> DATA FOR THE TASK
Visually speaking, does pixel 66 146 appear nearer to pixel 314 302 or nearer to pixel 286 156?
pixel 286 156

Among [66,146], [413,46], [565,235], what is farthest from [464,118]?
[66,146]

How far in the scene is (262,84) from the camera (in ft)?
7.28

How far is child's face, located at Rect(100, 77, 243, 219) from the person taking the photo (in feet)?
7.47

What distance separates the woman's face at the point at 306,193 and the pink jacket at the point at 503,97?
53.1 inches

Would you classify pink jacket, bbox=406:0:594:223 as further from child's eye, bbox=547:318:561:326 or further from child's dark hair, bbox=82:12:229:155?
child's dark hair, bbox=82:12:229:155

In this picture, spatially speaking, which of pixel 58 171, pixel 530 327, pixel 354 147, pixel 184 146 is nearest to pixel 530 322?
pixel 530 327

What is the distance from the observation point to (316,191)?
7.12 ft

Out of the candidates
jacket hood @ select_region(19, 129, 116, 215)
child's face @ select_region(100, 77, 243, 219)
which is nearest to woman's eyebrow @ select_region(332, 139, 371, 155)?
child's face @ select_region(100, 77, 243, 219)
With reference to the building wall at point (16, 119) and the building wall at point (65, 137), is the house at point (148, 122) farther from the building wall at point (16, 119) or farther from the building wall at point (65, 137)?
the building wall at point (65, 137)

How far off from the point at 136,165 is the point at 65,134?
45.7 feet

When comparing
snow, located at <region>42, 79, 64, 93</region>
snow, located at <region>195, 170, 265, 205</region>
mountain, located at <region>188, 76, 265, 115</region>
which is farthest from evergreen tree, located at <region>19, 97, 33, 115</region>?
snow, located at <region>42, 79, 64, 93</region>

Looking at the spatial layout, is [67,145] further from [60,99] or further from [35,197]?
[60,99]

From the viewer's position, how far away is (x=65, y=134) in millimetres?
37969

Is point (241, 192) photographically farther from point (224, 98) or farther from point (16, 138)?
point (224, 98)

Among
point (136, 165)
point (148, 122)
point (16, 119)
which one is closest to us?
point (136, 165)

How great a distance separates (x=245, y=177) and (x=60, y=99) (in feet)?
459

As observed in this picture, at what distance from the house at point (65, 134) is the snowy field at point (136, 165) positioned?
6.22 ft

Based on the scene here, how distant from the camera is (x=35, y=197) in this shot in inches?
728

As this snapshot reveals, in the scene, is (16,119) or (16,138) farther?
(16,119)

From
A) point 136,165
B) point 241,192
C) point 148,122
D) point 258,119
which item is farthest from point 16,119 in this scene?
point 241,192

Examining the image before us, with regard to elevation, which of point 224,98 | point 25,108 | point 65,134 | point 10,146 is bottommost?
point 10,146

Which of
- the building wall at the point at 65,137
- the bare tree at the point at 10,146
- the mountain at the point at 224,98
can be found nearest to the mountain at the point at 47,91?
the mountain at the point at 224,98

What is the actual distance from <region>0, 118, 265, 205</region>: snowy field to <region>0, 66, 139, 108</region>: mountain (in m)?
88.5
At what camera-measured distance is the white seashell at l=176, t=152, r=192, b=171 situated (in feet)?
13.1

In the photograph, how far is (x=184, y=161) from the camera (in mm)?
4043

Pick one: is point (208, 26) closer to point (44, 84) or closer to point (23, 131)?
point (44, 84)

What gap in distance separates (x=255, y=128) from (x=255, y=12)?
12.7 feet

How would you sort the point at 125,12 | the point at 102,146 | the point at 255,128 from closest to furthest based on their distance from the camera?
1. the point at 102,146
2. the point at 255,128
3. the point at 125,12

> WORK TO COMPLETE
Please render the listing above as a JSON array of strings, with one string per line and blank lines omitted.

> TASK SOLUTION
[
  "Visually speaking, does pixel 66 146 appear nearer to pixel 314 302 or nearer to pixel 286 156?",
  "pixel 286 156",
  "Among [66,146], [413,46], [565,235], what is farthest from [464,118]?",
  "[66,146]",
  "How far in the scene is (262,84) from the camera (in ft)?",
  "7.28",
  "How far is child's face, located at Rect(100, 77, 243, 219) from the person taking the photo (in feet)?",
  "7.47",
  "What distance separates the woman's face at the point at 306,193 and the pink jacket at the point at 503,97?",
  "53.1 inches",
  "Would you classify pink jacket, bbox=406:0:594:223 as further from child's eye, bbox=547:318:561:326 or further from child's dark hair, bbox=82:12:229:155?",
  "child's dark hair, bbox=82:12:229:155",
  "In this picture, spatially speaking, which of pixel 58 171, pixel 530 327, pixel 354 147, pixel 184 146 is nearest to pixel 530 322?",
  "pixel 530 327",
  "What is the distance from the observation point to (316,191)?",
  "7.12 ft",
  "Out of the candidates",
  "jacket hood @ select_region(19, 129, 116, 215)",
  "child's face @ select_region(100, 77, 243, 219)",
  "which is nearest to woman's eyebrow @ select_region(332, 139, 371, 155)?",
  "child's face @ select_region(100, 77, 243, 219)",
  "With reference to the building wall at point (16, 119) and the building wall at point (65, 137), is the house at point (148, 122) farther from the building wall at point (16, 119) or farther from the building wall at point (65, 137)?",
  "the building wall at point (65, 137)",
  "How far off from the point at 136,165 is the point at 65,134?",
  "45.7 feet",
  "When comparing",
  "snow, located at <region>42, 79, 64, 93</region>",
  "snow, located at <region>195, 170, 265, 205</region>",
  "mountain, located at <region>188, 76, 265, 115</region>",
  "which is farthest from evergreen tree, located at <region>19, 97, 33, 115</region>?",
  "snow, located at <region>42, 79, 64, 93</region>",
  "Looking at the spatial layout, is [67,145] further from [60,99] or further from [35,197]?",
  "[60,99]",
  "From the viewer's position, how far away is (x=65, y=134) in millimetres?",
  "37969",
  "Is point (241, 192) photographically farther from point (224, 98) or farther from point (16, 138)?",
  "point (224, 98)",
  "Among",
  "point (136, 165)",
  "point (148, 122)",
  "point (16, 119)",
  "which one is closest to us?",
  "point (136, 165)",
  "How great a distance separates (x=245, y=177) and (x=60, y=99) (in feet)?",
  "459",
  "As observed in this picture, at what distance from the house at point (65, 134) is the snowy field at point (136, 165) positioned?",
  "6.22 ft",
  "Based on the scene here, how distant from the camera is (x=35, y=197) in this shot in inches?",
  "728",
  "As this snapshot reveals, in the scene, is (16,119) or (16,138) farther?",
  "(16,119)",
  "From",
  "A) point 136,165",
  "B) point 241,192",
  "C) point 148,122",
  "D) point 258,119",
  "which item is farthest from point 16,119 in this scene?",
  "point 241,192",
  "Examining the image before us, with regard to elevation, which of point 224,98 | point 25,108 | point 65,134 | point 10,146 is bottommost?",
  "point 10,146",
  "Which of",
  "- the building wall at the point at 65,137",
  "- the bare tree at the point at 10,146",
  "- the mountain at the point at 224,98",
  "can be found nearest to the mountain at the point at 47,91?",
  "the mountain at the point at 224,98",
  "What is the actual distance from <region>0, 118, 265, 205</region>: snowy field to <region>0, 66, 139, 108</region>: mountain (in m)?",
  "88.5",
  "At what camera-measured distance is the white seashell at l=176, t=152, r=192, b=171 situated (in feet)?",
  "13.1",
  "In the photograph, how far is (x=184, y=161) from the camera (in mm)?",
  "4043",
  "Pick one: is point (208, 26) closer to point (44, 84) or closer to point (23, 131)?",
  "point (44, 84)",
  "What gap in distance separates (x=255, y=128) from (x=255, y=12)?",
  "12.7 feet",
  "How would you sort the point at 125,12 | the point at 102,146 | the point at 255,128 from closest to furthest based on their distance from the camera?",
  "1. the point at 102,146",
  "2. the point at 255,128",
  "3. the point at 125,12"
]